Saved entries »
* * * * * * *
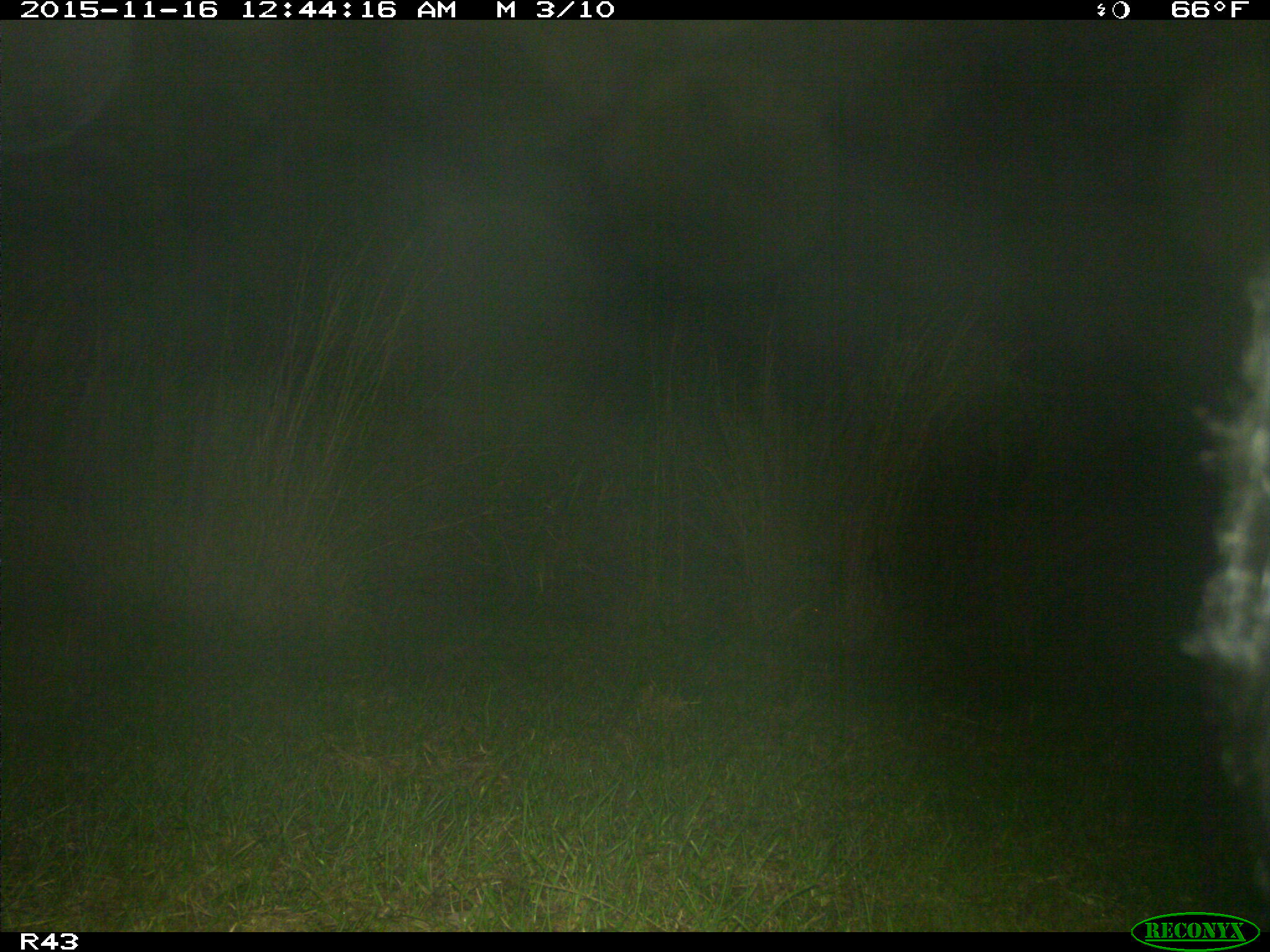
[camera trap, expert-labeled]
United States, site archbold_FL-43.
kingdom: Animalia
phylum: Chordata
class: Mammalia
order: Artiodactyla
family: Bovidae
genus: Bos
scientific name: Bos taurus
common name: domestic cow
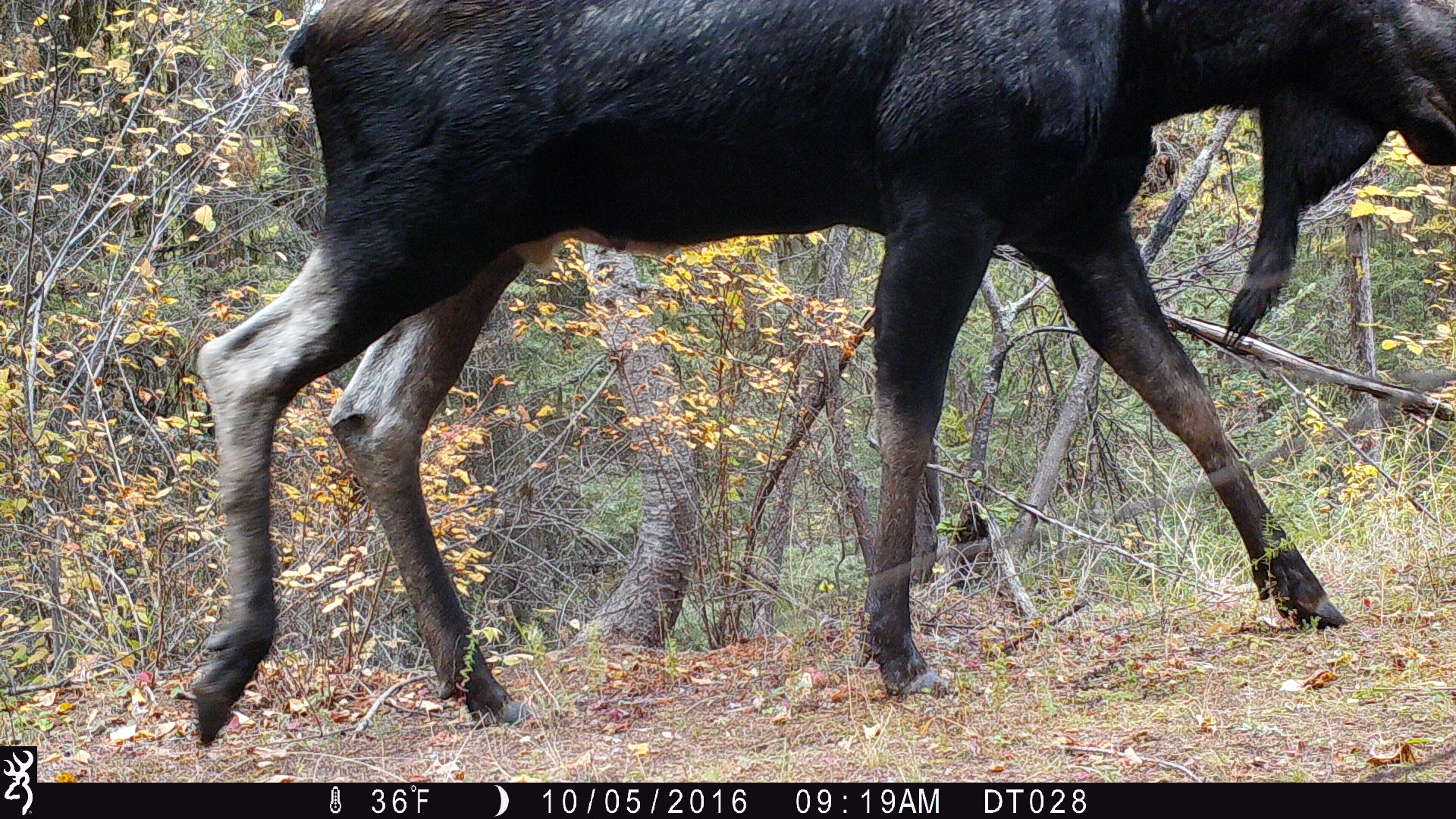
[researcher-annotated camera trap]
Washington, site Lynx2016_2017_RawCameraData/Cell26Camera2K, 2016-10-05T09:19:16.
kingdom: Animalia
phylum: Chordata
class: Mammalia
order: Artiodactyla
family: Cervidae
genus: Alces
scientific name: Alces alces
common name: moose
Alces alces (moose). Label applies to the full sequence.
* * * * * * *
Without the pictures, reproduce the entries exactly.

Expected answer »
[camera trap, expert-labeled]
United States, site archbold_FL-43.
kingdom: Animalia
phylum: Chordata
class: Mammalia
order: Artiodactyla
family: Bovidae
genus: Bos
scientific name: Bos taurus
common name: domestic cow
[researcher-annotated camera trap]
Washington, site Lynx2016_2017_RawCameraData/Cell26Camera2K, 2016-10-05T09:19:16.
kingdom: Animalia
phylum: Chordata
class: Mammalia
order: Artiodactyla
family: Cervidae
genus: Alces
scientific name: Alces alces
common name: moose
Alces alces (moose). Label applies to the full sequence.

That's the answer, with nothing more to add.